State’s vaccine schedule draws criticism from Island County

Gov. Jay Inslee’s new plan for vaccinations didn’t include a change for disabled people.

By Jessie Stensland / Whidbey News-Times

Island County commissioners are sending the governor and the state Department of Health a letter complaining about the placement of disabled people living in group homes in the vaccination distribution phases.

In addition, one of the commissioners criticized officials at the state and a neighboring county for holding up Island County’s vaccination schedule.

Last week, the Board of Commissioners heard a wide-ranging update about COVID-19 impacts and vaccination plans from Don Mason, the COVID response manager.

During a discussion about vaccinations, Commissioner Jill Johnson said it was “discrimination” that people with disabilities who live in group homes were in Tier 4 of the Phase 1B vaccination priority plan set by the state. She pointed out that all people over 70 years old and people over 50 living in multigenerational households were in Tier 1.

» **DATASET CONTENT**:

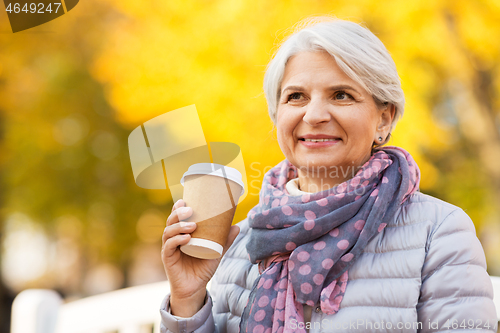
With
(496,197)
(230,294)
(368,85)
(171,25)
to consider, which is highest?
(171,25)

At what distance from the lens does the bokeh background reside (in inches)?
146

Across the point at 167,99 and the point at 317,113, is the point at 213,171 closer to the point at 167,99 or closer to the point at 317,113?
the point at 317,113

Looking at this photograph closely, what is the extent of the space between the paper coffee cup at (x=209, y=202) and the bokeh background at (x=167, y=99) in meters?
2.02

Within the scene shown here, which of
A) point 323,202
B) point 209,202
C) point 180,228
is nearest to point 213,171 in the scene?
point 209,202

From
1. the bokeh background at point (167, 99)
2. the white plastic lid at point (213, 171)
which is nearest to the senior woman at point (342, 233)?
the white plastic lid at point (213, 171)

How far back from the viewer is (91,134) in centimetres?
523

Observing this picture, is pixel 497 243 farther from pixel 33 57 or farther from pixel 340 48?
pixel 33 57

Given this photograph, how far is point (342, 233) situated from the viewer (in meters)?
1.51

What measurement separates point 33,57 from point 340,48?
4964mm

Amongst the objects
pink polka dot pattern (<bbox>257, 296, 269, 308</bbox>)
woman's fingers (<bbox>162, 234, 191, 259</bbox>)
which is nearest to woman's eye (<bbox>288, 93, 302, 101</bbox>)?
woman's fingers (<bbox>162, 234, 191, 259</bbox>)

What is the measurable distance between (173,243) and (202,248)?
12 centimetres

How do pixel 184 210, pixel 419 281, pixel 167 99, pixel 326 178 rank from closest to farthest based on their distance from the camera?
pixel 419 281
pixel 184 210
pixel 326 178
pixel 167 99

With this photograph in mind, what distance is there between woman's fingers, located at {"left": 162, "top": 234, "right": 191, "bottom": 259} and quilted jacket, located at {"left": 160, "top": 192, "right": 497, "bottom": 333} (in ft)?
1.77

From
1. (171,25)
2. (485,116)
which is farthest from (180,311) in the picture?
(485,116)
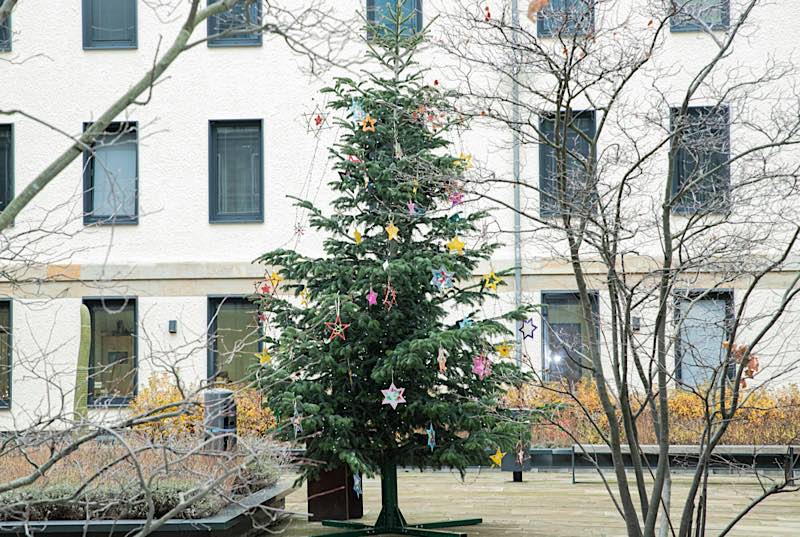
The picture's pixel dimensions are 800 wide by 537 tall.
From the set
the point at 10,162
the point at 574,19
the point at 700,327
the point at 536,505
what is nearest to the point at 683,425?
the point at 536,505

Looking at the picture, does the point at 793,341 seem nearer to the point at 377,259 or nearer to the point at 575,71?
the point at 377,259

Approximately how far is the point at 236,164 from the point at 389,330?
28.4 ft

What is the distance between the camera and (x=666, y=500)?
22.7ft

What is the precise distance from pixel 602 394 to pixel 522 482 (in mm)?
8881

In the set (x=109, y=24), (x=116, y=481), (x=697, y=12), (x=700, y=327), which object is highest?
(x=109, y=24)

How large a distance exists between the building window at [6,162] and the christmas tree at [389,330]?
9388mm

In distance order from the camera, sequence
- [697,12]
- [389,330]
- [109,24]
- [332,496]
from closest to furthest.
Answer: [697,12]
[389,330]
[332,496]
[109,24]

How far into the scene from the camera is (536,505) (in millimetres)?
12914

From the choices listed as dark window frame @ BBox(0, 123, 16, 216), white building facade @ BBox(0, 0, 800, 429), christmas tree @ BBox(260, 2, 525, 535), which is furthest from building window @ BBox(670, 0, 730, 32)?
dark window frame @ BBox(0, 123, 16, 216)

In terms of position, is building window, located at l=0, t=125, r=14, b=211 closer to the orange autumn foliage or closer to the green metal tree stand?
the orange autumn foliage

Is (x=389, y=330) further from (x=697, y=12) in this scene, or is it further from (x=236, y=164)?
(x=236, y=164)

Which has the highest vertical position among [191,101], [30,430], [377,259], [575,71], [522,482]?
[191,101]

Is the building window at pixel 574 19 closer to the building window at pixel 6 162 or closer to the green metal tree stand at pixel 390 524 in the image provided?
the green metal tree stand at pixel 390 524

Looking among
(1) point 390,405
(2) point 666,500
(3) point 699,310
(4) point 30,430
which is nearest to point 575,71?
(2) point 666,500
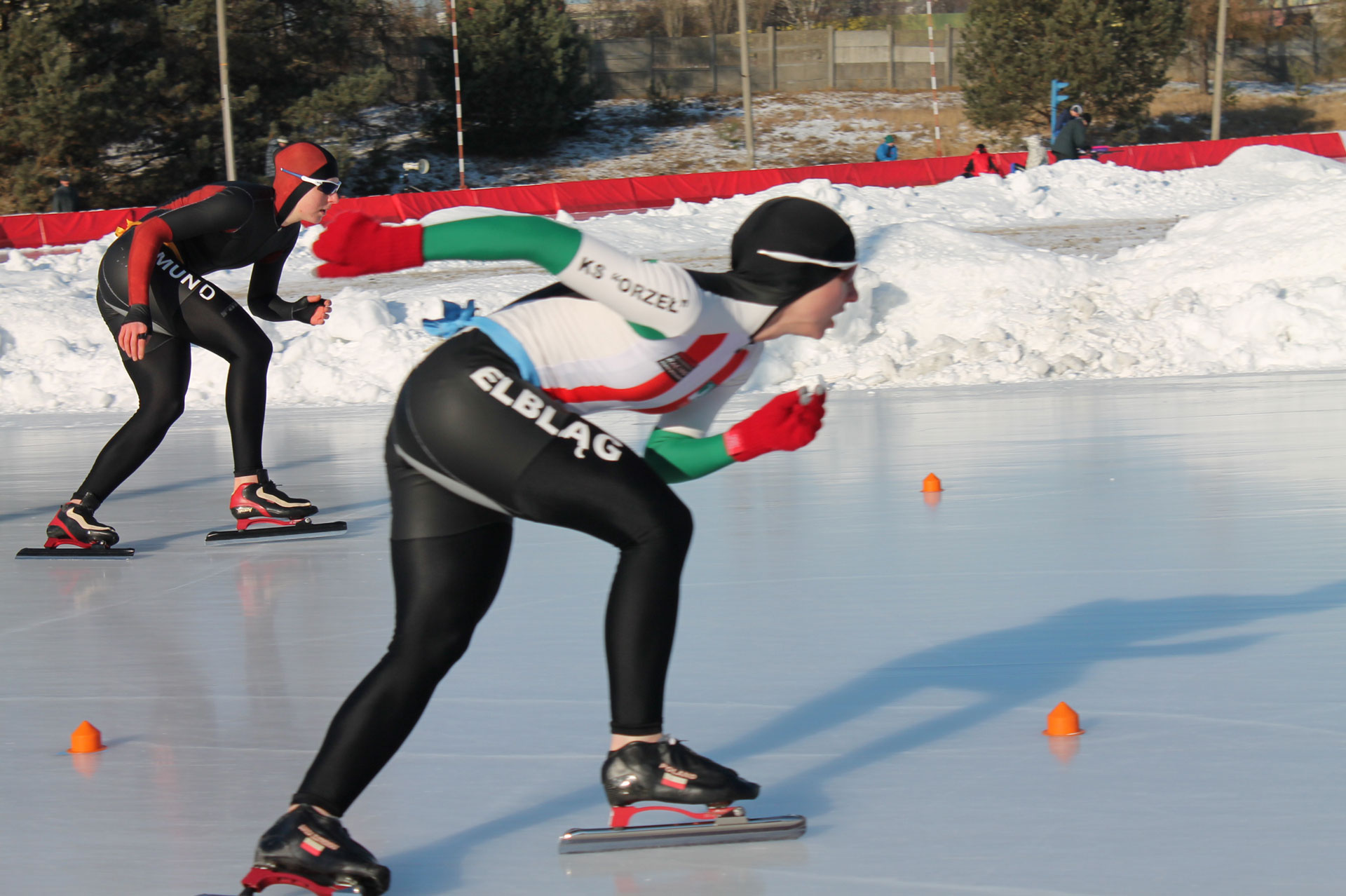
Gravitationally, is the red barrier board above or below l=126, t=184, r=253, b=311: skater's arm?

--

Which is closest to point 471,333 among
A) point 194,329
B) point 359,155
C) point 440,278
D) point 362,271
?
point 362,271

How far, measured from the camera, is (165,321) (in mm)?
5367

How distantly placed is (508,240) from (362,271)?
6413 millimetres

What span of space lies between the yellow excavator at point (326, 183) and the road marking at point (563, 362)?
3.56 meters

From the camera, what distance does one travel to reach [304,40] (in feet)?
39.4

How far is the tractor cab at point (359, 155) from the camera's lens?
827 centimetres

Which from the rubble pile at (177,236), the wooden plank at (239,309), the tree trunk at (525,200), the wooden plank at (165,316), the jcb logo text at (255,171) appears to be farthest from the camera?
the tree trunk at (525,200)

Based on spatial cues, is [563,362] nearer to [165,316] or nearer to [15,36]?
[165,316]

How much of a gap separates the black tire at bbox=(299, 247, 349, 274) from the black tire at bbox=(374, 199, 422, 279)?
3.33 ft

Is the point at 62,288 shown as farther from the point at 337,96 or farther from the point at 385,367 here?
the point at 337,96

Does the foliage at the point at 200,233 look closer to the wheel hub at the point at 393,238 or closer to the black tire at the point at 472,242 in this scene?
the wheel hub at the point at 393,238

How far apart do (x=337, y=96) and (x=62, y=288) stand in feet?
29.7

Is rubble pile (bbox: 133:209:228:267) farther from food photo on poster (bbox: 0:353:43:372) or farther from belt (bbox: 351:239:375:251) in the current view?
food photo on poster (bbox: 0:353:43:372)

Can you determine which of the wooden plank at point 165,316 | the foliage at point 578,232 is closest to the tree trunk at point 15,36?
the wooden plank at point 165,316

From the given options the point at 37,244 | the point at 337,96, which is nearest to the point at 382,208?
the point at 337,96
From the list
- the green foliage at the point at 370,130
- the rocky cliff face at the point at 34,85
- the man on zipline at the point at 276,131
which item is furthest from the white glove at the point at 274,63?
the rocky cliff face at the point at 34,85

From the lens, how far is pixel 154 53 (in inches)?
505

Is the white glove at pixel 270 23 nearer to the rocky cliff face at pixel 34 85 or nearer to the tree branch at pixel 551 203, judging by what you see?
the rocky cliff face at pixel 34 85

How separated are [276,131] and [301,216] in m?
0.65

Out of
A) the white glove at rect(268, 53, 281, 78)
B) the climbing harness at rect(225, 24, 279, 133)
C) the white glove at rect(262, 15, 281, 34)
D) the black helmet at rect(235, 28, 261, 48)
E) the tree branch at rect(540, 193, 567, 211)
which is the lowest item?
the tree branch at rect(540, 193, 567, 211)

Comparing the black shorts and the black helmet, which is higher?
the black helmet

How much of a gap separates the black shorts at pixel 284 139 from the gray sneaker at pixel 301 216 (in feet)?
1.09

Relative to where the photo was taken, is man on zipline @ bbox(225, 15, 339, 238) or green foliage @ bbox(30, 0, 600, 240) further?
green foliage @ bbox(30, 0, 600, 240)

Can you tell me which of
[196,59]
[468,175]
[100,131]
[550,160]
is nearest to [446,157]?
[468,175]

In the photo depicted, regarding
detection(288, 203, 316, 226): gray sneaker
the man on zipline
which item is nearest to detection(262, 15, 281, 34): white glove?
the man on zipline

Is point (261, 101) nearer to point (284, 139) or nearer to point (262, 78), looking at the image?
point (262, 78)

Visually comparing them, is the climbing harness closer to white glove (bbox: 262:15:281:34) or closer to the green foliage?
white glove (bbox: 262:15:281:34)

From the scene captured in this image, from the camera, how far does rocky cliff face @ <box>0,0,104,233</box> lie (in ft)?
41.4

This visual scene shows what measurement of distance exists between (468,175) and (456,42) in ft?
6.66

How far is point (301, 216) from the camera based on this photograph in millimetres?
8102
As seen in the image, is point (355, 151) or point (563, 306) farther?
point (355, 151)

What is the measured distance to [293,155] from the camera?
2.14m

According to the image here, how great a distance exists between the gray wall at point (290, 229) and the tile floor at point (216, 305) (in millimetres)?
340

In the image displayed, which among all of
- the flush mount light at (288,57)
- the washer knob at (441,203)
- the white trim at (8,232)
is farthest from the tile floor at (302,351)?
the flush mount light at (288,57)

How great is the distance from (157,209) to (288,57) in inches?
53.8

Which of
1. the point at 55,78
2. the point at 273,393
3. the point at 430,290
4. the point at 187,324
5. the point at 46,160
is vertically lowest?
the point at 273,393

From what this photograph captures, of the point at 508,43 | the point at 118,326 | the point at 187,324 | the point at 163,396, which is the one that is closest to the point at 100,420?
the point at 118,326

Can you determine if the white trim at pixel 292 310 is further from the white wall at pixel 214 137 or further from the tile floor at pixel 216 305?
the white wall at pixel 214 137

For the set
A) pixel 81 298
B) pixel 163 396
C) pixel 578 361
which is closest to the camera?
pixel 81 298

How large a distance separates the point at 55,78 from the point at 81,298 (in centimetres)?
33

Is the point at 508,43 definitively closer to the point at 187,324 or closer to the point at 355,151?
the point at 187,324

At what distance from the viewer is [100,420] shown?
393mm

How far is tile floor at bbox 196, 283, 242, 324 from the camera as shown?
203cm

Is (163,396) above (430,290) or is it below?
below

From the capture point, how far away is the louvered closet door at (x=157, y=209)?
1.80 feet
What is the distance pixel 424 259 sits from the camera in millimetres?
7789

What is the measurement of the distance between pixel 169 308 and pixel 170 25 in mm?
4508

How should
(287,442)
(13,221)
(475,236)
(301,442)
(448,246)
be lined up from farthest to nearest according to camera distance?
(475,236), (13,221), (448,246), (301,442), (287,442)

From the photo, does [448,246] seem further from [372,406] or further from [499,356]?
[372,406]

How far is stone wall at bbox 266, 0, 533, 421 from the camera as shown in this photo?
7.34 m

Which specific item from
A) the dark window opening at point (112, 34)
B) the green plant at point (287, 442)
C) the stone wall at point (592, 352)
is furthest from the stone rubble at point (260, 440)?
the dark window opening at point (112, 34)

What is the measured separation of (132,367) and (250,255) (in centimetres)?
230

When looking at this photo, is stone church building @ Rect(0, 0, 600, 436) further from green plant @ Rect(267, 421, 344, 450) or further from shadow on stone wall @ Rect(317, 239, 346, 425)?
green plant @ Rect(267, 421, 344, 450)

==

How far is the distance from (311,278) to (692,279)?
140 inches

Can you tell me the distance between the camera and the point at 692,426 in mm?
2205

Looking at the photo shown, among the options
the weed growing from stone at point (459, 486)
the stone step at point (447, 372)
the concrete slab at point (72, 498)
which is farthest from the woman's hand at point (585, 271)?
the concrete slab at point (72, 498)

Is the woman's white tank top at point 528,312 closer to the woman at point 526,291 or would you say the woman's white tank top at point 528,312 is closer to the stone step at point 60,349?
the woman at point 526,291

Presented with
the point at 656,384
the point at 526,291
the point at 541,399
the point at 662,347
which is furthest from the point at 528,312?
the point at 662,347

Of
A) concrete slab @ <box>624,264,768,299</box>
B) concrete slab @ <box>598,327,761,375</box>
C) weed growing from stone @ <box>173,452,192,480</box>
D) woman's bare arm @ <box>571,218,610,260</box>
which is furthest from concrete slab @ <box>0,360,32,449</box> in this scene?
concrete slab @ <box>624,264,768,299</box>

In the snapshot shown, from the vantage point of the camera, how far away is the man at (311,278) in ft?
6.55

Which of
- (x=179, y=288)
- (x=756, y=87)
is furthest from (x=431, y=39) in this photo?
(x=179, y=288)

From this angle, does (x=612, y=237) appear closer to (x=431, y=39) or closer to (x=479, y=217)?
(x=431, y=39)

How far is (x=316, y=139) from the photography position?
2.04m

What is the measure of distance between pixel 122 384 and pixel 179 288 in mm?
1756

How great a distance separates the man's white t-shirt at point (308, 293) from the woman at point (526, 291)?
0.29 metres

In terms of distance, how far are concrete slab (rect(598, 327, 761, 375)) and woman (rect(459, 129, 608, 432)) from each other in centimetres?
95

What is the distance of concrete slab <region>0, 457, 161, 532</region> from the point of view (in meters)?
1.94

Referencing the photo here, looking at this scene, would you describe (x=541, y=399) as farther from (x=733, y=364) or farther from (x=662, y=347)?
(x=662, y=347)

» **PROBLEMS TO SOLVE**:
**1)** Summarize the article on Island County's objection to the state vaccine schedule in two sentences.
**2)** Return word for word the passage of the article on Island County's objection to the state vaccine schedule, starting with "State’s vaccine schedule" and going on through "County’s vaccination schedule.".

» **RESULTS IN ORDER**:
**1)** Island County commissioners are sending Gov. Jay Inslee and the state Department of Health a letter objecting to where disabled people living in group homes were placed in the vaccination distribution phases. Commissioner Jill Johnson called it "discrimination" that these people were in Tier 4 of Phase 1B, while all people over 70 and people over 50 in multigenerational households were in Tier 1.

**2)**
State’s vaccine schedule draws criticism from Island County

Gov. Jay Inslee’s new plan for vaccinations didn’t include a change for disabled people.

By Jessie Stensland / Whidbey News-Times

Island County commissioners are sending the governor and the state Department of Health a letter complaining about the placement of disabled people living in group homes in the vaccination distribution phases.

In addition, one of the commissioners criticized officials at the state and a neighboring county for holding up Island County’s vaccination schedule.